### Extrait fourni:
━━━━━━━━━━
Ce qu'on appelle le Voyage du Héros, ou plus improprement le « mono mythe » est un gabarit narratif dont le cinéma use et abuse, surtout quand il cherche à donner un tour épique à un récit.
J'en ai déjà discuté
longuement ici et là (voir mon bouquin Mythe et Super-héros, où j'évoque
aussi le problème), mais autant préciser quand même de quoi l'on
parle ici pour ceux qui ne connaîtraient pas.
La
bonne soupe de M. Campbell
Tout part des études
de Joseph Campbell, spécialiste de la mythologie qui repéra des
parallélismes dans un grand nombre de sagas anciennes et autres
mythes. Il n'est pas le seul à s'être livré à ce genre de
comparaisons : Frazer et Dumézil restent des références dans
le domaine. Mais Campbell dégagea un squelette de récit qui
permettait de décrire et de raconter tous ces mythes.
Ninin-ninin-ninin-ninin-Bat-Maaaaaan !
Ce schéma est simple :
nous avons un personnage bêtement normal qui est arraché à son
quotidien par des circonstances extraordinaires. Il se retrouve
brutalement propulsé dans un monde aux règles différentes et
étranges, face auxquelles il éprouve généralement des réticences,
et il lui faudra un mentor pour apprendre à les maîtriser. Le
personnage devra affronter plusieurs épreuves allant jusqu'à sa
mort réelle ou symbolique, qu'il surmontera. Et ce faisant,
graduellement, il deviendra un héros. Certains passages obligés du
récit seront gardés par un adversaire à contourner ou à abattre,
mais la plus grande épreuve consistera pour le héros à surmonter
sa propre part d'ombre, à se dépouiller du mal et de la faiblesse.
Une fois tout cela accompli, le héros aura restauré une forme de
normalité, qui ne sera pas forcément le statu-quo initial.
Campbell appela cet
ensemble d'étapes et de motifs le « mono mythe », mais
il serai plus approprié de parler de « mono épopée »,
car cela ne couvre que les récits épiques et pas, par exemple, les
mythes eschatologiques de création et de fin du monde, ni les mythes
explicatifs de tabous.
Le premier cinéaste à
avoir consciemment appliqué ce schéma fut George Lucas, avec la
trilogie Star Wars (le bouquin de Campbell lui avait été
passé par son producteur Gary Kurtz, qui voulait redonner de la
tenue à un scénario qui partait dans tous les sens), mais on voit
déjà ces codes à l'œuvre dans les romans de Tolkien, qui était
féru de textes anciens. Par la suite, des cinéastes de plus en plus
nombreux en tirèrent des récits qui se ressemblaient de plus en
plus. Le Conan de Milius,
le premier Highlander, les Matrix utilisent clairement
le cadre campbellien.
━━━━━━━━━━
### À faire:
a) Dans le texte sur le Voyage du Héros, qui avait passé le livre de Campbell à George Lucas ?
b) Rédigez la suite du texte sur le Voyage du Héros, à partir de sa dernière phrase.

Données enregistrées
━━━━━━━━━━
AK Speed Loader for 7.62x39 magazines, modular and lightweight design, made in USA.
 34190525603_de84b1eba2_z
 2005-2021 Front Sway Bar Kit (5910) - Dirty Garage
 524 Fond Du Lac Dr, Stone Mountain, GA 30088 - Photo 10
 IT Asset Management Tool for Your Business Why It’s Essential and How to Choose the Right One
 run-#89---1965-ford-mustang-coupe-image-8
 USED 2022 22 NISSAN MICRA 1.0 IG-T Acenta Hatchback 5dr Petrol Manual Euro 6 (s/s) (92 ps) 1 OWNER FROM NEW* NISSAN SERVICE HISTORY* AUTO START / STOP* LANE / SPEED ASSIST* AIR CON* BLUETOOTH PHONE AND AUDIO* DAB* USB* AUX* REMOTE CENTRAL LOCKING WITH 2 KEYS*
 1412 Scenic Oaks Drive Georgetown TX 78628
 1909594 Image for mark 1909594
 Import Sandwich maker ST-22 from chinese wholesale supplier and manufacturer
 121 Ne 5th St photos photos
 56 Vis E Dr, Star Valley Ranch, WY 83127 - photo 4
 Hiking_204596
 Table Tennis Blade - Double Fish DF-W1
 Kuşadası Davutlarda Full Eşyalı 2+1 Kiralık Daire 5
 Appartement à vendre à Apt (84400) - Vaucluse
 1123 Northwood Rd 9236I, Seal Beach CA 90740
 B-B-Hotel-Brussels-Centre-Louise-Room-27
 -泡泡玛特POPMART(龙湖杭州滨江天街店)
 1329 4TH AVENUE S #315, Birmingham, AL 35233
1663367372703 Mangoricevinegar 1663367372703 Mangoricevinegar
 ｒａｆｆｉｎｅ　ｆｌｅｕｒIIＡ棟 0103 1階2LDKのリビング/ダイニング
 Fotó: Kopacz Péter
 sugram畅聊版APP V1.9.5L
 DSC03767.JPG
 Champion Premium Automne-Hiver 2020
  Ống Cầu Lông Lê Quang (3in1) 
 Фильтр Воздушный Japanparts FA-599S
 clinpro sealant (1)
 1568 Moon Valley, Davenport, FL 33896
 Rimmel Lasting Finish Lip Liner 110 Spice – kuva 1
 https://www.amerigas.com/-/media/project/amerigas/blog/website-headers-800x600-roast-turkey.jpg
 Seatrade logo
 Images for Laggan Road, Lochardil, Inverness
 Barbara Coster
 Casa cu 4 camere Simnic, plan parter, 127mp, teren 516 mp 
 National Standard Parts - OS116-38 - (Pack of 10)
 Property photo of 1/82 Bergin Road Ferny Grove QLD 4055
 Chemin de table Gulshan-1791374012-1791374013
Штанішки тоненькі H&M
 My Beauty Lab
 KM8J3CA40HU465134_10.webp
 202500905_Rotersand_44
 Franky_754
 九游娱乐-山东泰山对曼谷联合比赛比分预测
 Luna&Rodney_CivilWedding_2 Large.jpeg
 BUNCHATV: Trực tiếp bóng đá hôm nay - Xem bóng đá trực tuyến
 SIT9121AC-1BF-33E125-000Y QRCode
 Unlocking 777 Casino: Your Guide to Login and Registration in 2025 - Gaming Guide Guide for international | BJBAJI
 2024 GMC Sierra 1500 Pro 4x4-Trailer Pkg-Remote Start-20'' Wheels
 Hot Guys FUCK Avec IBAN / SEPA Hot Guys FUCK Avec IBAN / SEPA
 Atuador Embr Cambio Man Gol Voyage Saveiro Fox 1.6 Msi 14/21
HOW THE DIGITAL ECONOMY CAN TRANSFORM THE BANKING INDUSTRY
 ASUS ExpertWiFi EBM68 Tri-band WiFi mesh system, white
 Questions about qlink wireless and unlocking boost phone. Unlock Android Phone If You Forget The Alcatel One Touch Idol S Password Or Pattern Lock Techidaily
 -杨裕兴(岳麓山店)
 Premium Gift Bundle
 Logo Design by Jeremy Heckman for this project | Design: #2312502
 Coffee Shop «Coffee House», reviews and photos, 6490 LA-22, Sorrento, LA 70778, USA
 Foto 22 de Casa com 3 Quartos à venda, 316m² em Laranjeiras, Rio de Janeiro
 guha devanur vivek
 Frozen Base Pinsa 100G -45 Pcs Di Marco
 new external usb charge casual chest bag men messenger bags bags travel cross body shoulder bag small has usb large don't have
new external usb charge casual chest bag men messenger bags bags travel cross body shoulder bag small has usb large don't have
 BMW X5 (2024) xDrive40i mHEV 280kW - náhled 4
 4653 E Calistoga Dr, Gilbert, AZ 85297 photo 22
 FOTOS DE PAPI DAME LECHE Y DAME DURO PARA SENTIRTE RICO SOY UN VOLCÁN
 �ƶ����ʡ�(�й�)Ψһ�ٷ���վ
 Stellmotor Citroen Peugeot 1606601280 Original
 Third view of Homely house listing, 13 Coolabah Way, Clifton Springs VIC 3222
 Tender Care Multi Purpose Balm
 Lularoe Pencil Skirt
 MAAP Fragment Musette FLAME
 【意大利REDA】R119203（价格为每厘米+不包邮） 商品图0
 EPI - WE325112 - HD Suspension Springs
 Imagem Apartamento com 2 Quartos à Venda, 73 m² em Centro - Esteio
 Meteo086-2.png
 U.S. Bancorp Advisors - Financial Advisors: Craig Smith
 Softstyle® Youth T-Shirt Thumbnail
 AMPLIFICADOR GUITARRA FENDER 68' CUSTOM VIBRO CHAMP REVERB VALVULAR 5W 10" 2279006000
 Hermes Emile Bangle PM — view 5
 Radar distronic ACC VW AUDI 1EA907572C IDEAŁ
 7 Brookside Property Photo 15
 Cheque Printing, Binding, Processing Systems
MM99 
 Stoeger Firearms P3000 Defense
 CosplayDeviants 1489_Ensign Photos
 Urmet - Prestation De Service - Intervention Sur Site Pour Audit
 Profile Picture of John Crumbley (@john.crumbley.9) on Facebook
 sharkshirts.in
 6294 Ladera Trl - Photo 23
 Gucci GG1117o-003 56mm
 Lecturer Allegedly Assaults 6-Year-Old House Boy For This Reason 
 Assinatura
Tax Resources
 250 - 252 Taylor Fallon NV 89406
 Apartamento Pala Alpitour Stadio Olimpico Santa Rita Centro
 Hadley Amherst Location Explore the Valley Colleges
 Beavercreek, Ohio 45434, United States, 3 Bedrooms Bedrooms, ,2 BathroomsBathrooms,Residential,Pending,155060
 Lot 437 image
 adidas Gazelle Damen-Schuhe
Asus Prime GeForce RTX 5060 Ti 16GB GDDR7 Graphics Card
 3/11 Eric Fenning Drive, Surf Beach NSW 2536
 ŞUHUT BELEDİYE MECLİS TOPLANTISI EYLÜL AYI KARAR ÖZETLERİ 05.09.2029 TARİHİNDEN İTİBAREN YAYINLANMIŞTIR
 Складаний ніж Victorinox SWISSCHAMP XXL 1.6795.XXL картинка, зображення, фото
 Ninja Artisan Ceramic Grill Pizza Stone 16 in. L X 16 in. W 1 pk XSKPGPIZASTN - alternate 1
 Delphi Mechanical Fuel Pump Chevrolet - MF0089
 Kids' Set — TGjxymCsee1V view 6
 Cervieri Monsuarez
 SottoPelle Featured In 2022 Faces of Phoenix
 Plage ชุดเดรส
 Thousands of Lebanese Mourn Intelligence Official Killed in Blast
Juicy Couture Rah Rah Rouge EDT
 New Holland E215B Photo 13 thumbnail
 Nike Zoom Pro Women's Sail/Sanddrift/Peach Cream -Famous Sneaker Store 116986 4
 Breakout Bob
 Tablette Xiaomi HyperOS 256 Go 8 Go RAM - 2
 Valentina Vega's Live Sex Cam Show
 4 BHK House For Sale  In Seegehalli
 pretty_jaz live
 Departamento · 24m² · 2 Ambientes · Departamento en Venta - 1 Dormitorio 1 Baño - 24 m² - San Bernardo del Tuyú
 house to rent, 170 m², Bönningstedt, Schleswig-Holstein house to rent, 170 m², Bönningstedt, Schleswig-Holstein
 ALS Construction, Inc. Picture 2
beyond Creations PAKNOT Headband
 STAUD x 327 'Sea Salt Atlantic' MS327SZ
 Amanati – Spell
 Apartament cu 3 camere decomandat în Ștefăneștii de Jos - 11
━━━━━━━━━━
### Résultats de l'exercice:
a) Son producteur, Gary Kurtz.

b)
Mais le Roi Lion
aussi, et c'est un exec de Disney qui avait bossé dessus, un certain
Chris Vogler, qui va en tirer une version « pour les nuls »
et en assurera la popularité à Hollywood. Dès lors, le schéma
sera utilisé à toutes les sauces, et surtout en dépit du bon sens.
On se souviendra avec des frissons d'horreur de Solomon Kane,
adapté de Robert Howard, qui plaqua sur un personnage qui n'en avait
nul besoin ce cadre contraignant, ce qui généra un contresens
total.
Pourquoi le schéma
campbellien ne peut-il pas concerner tous les héros épiques ?
Parce que c'est un cadre destiné aux héros purement solaires sur le
chemin de la réalisation initiatique et de la régénération du
monde, c'est un voyage vers la lumière. Une créature ténébreuse
comme Kane, une âme perdue destinée à le rester, ne peut pas s'y
retrouver.
Trop
dark
Alors pourquoi diable,
me direz-vous, Christopher Nolan a-t-il été appliquer ce cadre
solaire à la créature nocturne par excellence, j'ai nommé Batman ?
À la différence des
lecteurs de Vogler qui appliquent le truc comme un manuel de recettes
infaillibles, Nolan est malin et roublard. Il a analysé le bazar en
profondeur avant de l'appliquer à sa trilogie dite du « Dark
Knight ».
Le vrai génie du mal,
là-dedans, c'est Cricri.
Certes, toutes les
étapes y sont. Et attention, là je spoile par tous les
bouts, donc si vous n'avez pas vu les Batman de Nolan, allez
les voir avant de poursuivre. Primo, ça évitera que je vous gâche
les surprises, deuzio, si vous n'avez pas vu les films, je soupçonne mes
démonstrations d'être imbitables.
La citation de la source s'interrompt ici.